I also contend that heterosexual men—quite a proportion of us are left in the community—[Hon. Members: “Hear, hear!”]. I thank hon. Members for the support. We are also vulnerable. Not every girl has the inoculation, as I said, and not every girl completes the programme—I believe the estimate is that 10% of girls do not get full vaccination cover. So if, as some research has suggested—I am not sure whose research this was—an estimated 20% of 16 to 24-year-old men have had 10 or more partners, that means, statistically, one of those partners has not been vaccinated, although it could be more or less.
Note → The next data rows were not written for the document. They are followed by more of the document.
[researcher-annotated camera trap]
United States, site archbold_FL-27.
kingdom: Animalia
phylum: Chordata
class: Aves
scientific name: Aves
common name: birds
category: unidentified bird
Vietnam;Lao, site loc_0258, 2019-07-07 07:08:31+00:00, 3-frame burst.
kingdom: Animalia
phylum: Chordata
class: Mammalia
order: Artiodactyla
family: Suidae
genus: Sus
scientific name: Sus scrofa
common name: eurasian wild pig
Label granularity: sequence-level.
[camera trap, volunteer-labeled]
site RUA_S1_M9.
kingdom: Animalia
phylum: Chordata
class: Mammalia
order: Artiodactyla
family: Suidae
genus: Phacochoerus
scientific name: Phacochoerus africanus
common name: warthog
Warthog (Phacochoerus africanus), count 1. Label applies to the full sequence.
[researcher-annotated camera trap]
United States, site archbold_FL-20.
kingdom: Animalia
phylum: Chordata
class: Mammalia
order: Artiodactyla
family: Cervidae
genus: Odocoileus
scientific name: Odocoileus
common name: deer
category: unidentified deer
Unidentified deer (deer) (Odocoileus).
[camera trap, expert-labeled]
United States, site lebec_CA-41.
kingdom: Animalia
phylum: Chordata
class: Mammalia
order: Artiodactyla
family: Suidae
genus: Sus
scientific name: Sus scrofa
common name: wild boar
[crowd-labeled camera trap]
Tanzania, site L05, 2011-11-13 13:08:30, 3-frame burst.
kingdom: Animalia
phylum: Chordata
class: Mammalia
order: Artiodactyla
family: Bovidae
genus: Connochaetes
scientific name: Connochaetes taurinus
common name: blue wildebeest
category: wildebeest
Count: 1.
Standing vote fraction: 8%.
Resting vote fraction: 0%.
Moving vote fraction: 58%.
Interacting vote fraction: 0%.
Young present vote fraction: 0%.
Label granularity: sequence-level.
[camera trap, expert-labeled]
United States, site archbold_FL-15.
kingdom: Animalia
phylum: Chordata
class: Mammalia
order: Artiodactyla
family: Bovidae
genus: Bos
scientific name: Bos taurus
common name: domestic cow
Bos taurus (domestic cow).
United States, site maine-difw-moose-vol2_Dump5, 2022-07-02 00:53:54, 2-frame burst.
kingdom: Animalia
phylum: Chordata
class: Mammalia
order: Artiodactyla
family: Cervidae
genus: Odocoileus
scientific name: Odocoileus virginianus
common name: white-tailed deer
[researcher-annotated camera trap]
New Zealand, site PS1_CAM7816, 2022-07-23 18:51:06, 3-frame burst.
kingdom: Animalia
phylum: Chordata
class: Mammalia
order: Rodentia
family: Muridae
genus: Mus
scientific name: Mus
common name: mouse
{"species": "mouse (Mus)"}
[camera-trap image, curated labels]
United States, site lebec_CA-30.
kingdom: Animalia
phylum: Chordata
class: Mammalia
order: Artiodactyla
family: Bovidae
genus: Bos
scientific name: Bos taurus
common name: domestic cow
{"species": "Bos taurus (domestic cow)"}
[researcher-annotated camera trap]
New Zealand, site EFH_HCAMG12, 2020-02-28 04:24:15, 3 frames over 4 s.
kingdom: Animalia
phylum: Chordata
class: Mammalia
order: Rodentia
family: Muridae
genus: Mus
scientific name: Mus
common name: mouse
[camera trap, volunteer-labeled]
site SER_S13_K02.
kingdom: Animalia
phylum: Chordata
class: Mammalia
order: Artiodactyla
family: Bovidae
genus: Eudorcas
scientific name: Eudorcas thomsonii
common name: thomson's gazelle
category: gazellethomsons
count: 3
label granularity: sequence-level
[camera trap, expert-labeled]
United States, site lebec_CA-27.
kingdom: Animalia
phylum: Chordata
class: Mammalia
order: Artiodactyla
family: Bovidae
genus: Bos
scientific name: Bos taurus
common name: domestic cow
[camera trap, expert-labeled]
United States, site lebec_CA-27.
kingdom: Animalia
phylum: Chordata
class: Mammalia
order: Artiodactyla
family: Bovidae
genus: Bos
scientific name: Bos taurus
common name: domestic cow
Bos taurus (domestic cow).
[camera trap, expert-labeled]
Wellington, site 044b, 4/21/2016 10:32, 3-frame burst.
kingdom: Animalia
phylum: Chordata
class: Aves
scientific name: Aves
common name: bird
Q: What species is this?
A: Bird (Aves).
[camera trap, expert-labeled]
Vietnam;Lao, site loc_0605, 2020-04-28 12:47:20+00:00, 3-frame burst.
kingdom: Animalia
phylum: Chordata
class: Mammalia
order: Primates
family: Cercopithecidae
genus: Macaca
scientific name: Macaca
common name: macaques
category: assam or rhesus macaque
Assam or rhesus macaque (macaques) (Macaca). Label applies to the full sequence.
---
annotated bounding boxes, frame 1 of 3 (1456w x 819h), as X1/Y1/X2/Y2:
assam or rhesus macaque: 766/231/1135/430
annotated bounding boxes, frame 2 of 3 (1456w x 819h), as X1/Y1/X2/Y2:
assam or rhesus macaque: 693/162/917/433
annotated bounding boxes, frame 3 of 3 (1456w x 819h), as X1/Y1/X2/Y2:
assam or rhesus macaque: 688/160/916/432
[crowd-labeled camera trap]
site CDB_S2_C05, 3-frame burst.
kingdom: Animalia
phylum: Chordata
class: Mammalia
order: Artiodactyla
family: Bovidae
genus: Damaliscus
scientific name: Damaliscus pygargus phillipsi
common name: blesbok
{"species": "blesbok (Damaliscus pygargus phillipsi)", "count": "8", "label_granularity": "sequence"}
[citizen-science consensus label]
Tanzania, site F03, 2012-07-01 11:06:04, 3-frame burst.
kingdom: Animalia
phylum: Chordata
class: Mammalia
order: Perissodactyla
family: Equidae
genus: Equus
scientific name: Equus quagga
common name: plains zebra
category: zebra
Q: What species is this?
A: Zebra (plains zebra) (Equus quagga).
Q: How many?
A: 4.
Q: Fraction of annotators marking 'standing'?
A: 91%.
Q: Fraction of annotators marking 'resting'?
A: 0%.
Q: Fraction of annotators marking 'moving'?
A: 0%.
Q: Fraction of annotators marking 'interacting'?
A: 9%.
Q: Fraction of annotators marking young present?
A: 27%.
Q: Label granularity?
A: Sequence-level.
I fully support vaccination for men who have sex with men. However, vaccination programmes for boys and girls would lead to herd immunity and in time pick up that group as well. I understand that that would cost about another £22 million per year more than the cost now for girls. That is small beer when set against the £58 million spent on treating genital warts and is well below the £300 million spent on head and neck cancer treatment—and we must add in the pain and suffering of cancer victims. As I said to the Minister in July 2014,

“it is not fair, ethical or socially responsible to have a public health policy that leaves 50% of the population vulnerable”—[Official Report, 1 July 2014; Vol. 583, c. 866.]

to HPV and the dreadful diseases that so often relate to it.

What is important is not who is having sex with whom but the fact that we need herd immunity for the whole population. If Australia, Austria, Canada, Israel, Switzerland and the USA—and I suspect also New Zealand, but I have not asked—can achieve herd immunity across the board with excellent results, so can we.